Scenario 2: Complete row is duplicate except the id column:
CREATE TABLE basket(
id SERIAL PRIMARY KEY,
fruit VARCHAR(50) NOT NULL
);
INSERT INTO basket(fruit) values('apple');
INSERT INTO basket(fruit) values('apple');
INSERT INTO basket(fruit) values('orange');
INSERT INTO basket(fruit) values('orange');
INSERT INTO basket(fruit) values('orange');
INSERT INTO basket(fruit) values('banana');
As you can see, we have some duplicate rows such as 2 apples and 3 oranges in the basket table.
If the table has few rows, you can see which ones are duplicate immediately. However, it is not the case with the big table.
The find the duplicate rows, you use the following statement:
SELECT
fruit,
COUNT( fruit )
FROM
basket
GROUP BY
fruit
HAVING
COUNT( fruit )> 1
– Deleting duplicate rows using DELETE USING statement
DELETE
FROM
basket a
USING basket b
WHERE
a.id < b.id
AND a.fruit = b.fruit;
In this example, we joined the basket table to itself and checked if two different rows (a.id < b.id) have the same value in the fruit column.

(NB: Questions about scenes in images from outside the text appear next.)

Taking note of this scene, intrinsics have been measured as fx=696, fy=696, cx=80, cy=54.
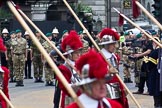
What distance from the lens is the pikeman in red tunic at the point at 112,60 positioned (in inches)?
386

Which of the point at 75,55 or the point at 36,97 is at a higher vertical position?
the point at 75,55

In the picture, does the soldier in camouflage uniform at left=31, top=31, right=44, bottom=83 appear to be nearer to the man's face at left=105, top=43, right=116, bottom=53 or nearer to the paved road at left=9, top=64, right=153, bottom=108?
the paved road at left=9, top=64, right=153, bottom=108

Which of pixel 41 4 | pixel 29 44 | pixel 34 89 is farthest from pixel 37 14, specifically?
pixel 34 89

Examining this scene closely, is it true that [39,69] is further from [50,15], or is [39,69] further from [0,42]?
[50,15]

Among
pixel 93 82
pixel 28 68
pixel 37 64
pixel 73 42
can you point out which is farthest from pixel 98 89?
pixel 28 68

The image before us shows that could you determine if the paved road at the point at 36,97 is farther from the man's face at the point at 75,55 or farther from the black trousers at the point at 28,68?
the man's face at the point at 75,55

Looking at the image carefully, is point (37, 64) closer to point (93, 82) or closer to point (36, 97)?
point (36, 97)

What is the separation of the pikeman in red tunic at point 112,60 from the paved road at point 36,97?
17.5ft

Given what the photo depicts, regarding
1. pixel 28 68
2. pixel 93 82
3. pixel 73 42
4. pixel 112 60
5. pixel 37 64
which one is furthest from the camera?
pixel 28 68

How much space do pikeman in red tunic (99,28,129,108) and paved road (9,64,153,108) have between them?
5349 millimetres

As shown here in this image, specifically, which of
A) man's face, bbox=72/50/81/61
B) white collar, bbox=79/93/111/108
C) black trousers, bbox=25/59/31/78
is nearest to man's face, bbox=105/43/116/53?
man's face, bbox=72/50/81/61

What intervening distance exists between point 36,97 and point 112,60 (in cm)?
805

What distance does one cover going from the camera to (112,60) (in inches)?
403

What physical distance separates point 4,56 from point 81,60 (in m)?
16.5
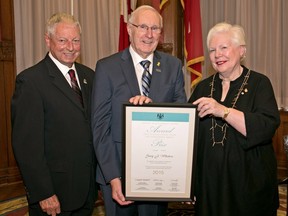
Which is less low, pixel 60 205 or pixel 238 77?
pixel 238 77

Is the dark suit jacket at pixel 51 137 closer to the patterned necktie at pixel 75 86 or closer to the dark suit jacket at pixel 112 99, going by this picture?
the patterned necktie at pixel 75 86

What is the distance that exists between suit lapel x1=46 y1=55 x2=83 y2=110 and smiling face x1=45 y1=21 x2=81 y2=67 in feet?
0.27

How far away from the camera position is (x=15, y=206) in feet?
13.4

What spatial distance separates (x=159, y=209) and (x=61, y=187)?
647mm

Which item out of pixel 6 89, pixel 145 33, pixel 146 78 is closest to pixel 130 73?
pixel 146 78

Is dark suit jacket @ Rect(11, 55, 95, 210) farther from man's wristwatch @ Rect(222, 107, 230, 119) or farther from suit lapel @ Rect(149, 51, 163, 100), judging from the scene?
man's wristwatch @ Rect(222, 107, 230, 119)

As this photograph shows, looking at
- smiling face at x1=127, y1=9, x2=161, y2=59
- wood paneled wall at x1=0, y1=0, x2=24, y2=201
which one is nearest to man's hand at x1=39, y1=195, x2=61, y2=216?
smiling face at x1=127, y1=9, x2=161, y2=59

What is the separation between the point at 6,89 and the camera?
4.71 meters

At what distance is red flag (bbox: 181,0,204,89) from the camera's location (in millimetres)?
4824

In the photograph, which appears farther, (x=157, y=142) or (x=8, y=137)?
(x=8, y=137)

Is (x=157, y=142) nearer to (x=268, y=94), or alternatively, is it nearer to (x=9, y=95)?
(x=268, y=94)

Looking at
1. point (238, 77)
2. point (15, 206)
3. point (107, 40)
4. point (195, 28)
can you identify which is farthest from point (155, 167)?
point (107, 40)

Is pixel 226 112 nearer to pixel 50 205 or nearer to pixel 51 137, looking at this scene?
pixel 51 137

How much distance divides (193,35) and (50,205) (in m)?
3.37
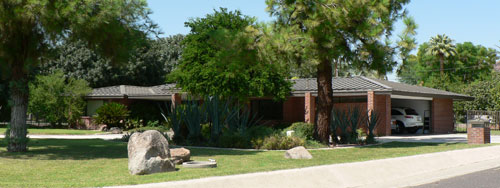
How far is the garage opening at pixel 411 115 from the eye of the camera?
3030 cm

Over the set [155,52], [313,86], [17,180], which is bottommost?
[17,180]

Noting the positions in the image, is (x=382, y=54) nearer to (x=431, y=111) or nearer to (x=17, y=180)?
(x=17, y=180)

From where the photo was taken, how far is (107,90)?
39438 millimetres

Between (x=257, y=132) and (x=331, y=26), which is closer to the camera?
(x=331, y=26)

The above query removed the duplicate rows with lowest ids and keep the one with the highest id.
If you want to keep the duplicate rows with the lowest id, you use just need to flip the operator in the WHERE clause: a.id > b.id
– Deleting duplicate rows using SubQuery
DELETE FROM basket
WHERE id NOT IN (SELECT Min(id)
FROM basket
GROUP BY fruit)
– Deleting duplicate rows using row_number() and Partition Over
SELECT id, fruit,
ROW_NUMBER() OVER( PARTITION BY fruit
ORDER BY id) as row_num from basket
Now, we can delete the rows where row_num is greater than 1, leaving behind only unique records.
DELETE FROM basket
WHERE id IN
(SELECT id
FROM
(SELECT id,
ROW_NUMBER() OVER( PARTITION BY fruit
ORDER BY id ) AS row_num
FROM basket ) t
WHERE t.row_num > 1 );
In case you want to delete duplicate based on values of multiple columns, here is the query template:
DELETE FROM table_name
WHERE id IN
(SELECT id
FROM
(SELECT id,
ROW_NUMBER() OVER( PARTITION BY column_1,
column_2
ORDER BY id ) AS row_num
FROM table_name ) t
WHERE t.row_num > 1 );
In this case, the statement will delete all rows with duplicate values in the column_1 and column_2columns.
– Deleting duplicate rows using an immediate table:
To delete rows using an immediate table, you use the following steps:
- Create a new table with the same structure as the one whose duplicate rows should be removed.
- Insert distinct rows from the source table to the immediate table.
- Drop the source table.
- Rename the immediate table to the name of the source table.